In der Petrischale nach Porz
Die Bahn fährt ein, und im Gekreisch von Metall auf Metall, das vom Gleis emporsteigt, meine ich zu hören: The magical mystery tour is coming to take you away. Das sangen die Heizpilze vom Swimmingpool... ach, Quatsch: die Pilzköpfe von Liverpool. Ich bin schon ganz durcheinander. Der Song gilt als LSD-Hymne, aber vielleicht dachten die Beatles auch an die KVB. Psychedelic — auf dem Kunstmarkt längst ausgemustert — steht in Bussen und Bahnen offenbar hoch im Kurs. Wie wurde mir doch so ganz anders, als ich zum ersten Mal die Stoffbezüge der Sitze betrachtete. Der Begriff »Stoff-Bezug« bekam einen ganz neuen Sinn. Diese Bezüge sind Rauschgift. Wer länger darauf blickt, kommt auf einen Horror-Trip. Es ist ein Wimmeln, das an Gewürm erinnert oder an den Blick durchs Mikroskop auf einen schwerwiegenden bakteriellen Befall. Wer auf diesen Sitzen Platz nimmt, gondelt gewissermaßen in einer textilen Petrischale nach Porz-Mitte oder womöglich gleich ins Wolkenkuckucksheim, wo Alice hinter den Spiegeln ihr Kaninchen füttert. Magic Carpet Ride 2017.

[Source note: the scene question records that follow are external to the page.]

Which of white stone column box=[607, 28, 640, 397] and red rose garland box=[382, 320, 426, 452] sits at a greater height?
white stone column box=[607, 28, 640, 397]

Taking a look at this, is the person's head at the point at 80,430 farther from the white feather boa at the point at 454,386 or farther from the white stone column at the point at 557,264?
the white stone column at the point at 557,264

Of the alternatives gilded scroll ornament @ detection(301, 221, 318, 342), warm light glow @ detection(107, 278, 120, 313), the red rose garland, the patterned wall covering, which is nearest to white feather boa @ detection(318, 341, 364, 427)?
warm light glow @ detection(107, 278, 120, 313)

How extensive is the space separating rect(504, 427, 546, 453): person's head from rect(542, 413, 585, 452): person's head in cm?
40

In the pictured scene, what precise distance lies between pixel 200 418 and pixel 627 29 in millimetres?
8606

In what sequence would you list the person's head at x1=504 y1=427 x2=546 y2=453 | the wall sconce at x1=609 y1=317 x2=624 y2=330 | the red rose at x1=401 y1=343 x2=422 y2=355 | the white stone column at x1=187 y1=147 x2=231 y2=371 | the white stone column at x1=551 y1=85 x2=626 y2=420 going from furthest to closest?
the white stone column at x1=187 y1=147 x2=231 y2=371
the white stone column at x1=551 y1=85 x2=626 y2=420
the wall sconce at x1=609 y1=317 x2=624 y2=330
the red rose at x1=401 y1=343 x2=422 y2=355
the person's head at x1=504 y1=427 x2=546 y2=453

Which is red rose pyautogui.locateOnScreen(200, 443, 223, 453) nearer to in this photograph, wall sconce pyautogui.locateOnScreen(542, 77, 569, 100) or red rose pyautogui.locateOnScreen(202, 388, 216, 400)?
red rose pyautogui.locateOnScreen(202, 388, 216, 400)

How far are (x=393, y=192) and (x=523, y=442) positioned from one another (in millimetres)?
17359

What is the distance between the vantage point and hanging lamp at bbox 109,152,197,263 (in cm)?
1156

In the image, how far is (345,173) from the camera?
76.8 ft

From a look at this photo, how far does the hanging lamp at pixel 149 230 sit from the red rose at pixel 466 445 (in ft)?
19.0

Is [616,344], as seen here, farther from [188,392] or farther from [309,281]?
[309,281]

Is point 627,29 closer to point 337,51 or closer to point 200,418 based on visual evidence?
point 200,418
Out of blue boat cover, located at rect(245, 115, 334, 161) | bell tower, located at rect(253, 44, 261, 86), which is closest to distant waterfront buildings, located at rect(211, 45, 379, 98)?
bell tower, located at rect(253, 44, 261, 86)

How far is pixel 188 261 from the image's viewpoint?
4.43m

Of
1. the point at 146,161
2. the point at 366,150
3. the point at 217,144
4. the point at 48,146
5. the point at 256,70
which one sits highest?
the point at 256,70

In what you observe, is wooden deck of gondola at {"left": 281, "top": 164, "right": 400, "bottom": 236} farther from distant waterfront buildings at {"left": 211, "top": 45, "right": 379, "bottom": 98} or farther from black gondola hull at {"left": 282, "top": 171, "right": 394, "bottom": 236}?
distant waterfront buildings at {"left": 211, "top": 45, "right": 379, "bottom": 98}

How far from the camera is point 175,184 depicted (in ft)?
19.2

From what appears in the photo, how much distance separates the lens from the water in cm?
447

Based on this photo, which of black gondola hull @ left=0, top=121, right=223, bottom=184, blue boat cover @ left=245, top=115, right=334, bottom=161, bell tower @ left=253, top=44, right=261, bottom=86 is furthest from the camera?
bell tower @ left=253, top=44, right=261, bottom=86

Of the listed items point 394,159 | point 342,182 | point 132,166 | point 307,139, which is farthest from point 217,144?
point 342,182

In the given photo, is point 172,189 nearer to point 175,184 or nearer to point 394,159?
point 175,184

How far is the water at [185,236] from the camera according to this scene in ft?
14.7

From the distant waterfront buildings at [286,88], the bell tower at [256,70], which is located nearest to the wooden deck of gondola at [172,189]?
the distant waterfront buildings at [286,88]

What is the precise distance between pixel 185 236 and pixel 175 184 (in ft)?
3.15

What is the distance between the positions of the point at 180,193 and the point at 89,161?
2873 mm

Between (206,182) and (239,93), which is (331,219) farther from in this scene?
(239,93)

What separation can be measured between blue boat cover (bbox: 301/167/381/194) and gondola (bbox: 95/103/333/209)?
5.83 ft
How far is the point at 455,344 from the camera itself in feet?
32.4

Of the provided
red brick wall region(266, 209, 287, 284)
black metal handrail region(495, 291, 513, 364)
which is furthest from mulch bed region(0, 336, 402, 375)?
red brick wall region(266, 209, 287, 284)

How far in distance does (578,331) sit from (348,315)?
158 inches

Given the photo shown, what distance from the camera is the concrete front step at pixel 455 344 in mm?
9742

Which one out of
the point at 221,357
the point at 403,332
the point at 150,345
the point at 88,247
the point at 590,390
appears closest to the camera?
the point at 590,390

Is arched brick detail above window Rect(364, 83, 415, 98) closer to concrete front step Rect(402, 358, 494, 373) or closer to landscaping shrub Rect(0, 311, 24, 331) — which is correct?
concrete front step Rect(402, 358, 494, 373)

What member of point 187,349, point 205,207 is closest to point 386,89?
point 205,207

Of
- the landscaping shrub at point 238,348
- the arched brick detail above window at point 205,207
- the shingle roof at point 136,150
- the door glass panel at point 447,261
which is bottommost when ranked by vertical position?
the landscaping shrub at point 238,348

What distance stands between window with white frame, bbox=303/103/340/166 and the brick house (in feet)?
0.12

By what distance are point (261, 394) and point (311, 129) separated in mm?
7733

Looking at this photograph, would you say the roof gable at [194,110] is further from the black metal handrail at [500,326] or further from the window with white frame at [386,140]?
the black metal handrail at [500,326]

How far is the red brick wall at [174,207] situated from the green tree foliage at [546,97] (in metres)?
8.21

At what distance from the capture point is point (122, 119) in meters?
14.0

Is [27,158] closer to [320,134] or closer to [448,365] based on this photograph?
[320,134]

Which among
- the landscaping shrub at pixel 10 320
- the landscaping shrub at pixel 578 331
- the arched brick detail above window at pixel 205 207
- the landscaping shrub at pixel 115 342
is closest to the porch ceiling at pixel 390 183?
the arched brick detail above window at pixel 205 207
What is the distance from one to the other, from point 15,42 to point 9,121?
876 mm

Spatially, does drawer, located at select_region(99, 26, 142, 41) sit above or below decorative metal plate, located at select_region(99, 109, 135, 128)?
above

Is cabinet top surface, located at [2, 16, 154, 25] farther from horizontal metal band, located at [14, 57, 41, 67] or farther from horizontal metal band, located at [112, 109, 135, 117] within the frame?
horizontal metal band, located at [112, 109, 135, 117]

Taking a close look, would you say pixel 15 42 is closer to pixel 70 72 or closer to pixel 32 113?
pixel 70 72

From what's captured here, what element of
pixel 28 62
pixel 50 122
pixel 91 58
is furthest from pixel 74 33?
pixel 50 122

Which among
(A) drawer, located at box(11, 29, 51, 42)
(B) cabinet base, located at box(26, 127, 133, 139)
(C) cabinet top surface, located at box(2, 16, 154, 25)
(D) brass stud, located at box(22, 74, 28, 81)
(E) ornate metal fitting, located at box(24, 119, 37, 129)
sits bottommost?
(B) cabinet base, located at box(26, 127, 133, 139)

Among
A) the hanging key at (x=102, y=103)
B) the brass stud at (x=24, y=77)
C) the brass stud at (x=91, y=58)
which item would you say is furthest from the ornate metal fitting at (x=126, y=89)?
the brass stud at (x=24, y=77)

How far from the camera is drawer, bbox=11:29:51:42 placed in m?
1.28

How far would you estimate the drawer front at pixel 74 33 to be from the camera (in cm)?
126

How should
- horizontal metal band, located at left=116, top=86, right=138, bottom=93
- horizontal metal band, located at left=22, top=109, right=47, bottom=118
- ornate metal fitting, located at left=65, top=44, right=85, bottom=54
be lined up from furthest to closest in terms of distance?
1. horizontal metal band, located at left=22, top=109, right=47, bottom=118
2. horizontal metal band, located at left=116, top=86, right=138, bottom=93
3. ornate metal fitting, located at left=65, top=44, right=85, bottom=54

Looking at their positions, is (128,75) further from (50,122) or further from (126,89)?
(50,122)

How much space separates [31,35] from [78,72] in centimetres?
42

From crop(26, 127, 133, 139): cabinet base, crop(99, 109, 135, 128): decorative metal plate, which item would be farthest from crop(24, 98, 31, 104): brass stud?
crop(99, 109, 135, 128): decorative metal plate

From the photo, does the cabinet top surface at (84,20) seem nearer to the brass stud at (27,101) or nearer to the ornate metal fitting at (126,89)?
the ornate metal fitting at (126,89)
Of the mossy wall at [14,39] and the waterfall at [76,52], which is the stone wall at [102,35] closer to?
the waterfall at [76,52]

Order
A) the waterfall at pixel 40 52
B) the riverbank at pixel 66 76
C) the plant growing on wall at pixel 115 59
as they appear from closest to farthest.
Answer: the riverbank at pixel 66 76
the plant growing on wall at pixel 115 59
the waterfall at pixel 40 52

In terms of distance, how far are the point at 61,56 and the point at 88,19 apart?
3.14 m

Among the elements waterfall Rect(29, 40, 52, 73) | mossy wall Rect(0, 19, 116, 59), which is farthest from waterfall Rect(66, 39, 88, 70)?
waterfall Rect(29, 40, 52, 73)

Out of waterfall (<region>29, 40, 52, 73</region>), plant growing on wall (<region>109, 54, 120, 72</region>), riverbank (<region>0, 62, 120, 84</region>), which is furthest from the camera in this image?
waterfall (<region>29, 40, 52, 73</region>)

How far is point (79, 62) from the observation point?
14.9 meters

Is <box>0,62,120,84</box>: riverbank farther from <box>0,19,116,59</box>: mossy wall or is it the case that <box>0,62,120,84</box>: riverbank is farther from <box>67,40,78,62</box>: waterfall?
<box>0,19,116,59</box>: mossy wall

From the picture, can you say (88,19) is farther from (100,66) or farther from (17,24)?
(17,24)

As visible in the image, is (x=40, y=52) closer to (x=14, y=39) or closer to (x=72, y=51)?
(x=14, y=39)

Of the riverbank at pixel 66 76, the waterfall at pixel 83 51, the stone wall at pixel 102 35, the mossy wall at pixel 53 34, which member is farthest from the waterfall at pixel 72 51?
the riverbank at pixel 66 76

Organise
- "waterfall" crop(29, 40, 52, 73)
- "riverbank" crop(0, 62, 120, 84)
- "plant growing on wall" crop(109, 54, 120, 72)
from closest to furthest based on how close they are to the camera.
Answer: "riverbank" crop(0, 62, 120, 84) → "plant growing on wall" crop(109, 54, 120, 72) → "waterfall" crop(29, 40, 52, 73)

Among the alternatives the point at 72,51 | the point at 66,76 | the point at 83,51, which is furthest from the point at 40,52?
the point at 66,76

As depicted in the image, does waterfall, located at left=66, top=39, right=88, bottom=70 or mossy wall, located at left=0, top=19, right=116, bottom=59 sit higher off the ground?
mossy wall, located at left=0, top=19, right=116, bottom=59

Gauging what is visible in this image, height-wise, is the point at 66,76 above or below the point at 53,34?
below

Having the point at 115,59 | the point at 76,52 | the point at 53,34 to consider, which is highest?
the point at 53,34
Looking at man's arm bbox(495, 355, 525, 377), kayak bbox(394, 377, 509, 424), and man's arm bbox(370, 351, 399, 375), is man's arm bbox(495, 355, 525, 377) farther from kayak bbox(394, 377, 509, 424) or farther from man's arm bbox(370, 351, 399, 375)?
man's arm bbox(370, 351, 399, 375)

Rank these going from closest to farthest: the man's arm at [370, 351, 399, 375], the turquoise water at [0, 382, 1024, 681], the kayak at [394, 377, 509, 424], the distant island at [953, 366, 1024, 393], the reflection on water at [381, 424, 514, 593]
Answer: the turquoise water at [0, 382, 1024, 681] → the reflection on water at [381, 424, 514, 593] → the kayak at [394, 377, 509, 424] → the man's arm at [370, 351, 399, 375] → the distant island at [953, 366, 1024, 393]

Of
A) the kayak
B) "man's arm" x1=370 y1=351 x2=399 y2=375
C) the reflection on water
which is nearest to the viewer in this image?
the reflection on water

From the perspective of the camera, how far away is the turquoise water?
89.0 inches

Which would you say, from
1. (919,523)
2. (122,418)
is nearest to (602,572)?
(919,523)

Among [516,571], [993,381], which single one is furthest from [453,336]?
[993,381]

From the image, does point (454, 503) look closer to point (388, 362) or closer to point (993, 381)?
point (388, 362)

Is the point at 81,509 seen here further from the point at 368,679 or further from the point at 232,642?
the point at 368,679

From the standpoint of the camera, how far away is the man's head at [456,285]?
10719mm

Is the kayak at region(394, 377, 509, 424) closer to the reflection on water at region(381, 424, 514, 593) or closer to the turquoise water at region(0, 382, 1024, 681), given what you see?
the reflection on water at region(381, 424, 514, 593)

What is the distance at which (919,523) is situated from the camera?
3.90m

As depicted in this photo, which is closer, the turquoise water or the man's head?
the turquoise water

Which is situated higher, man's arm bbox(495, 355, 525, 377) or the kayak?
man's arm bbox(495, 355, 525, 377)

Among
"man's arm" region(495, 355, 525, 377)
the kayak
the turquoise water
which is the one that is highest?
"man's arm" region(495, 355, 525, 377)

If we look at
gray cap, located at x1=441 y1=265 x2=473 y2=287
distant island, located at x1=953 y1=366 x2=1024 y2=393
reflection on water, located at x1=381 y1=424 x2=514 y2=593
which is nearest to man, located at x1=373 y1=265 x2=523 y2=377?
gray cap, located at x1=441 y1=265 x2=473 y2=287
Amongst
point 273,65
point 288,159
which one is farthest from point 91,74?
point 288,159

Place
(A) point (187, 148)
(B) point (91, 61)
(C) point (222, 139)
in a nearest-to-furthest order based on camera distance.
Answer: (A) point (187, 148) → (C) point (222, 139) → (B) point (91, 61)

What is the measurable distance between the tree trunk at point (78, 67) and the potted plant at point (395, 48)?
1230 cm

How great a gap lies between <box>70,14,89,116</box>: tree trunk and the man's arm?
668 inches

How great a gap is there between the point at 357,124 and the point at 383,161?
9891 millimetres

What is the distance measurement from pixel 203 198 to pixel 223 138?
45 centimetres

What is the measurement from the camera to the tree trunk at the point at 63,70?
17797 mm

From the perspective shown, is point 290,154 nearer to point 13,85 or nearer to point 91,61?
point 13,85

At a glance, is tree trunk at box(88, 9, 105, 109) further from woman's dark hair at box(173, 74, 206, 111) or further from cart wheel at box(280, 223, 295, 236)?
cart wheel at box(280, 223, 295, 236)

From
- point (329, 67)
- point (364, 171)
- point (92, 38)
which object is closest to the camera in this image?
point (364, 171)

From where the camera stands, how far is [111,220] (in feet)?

Warum überhaupt Stoff-Bezüge in Bussen und Bahnen? Haben höhere Wesen dies den Vorstandsvorsitzenden der Verkehrsunternehmen eingeflüstert? War es der klandestin agierende Lobbyverband der Hausstaubmilben, der Einfluss nahm? Warum wird der Hartplastik-Schalensitz verschmäht? Und wenn man ihn sieht, was bedeuten dann die mysteriösen Rippenmuster, die seiner Lehne eingeprägt sind?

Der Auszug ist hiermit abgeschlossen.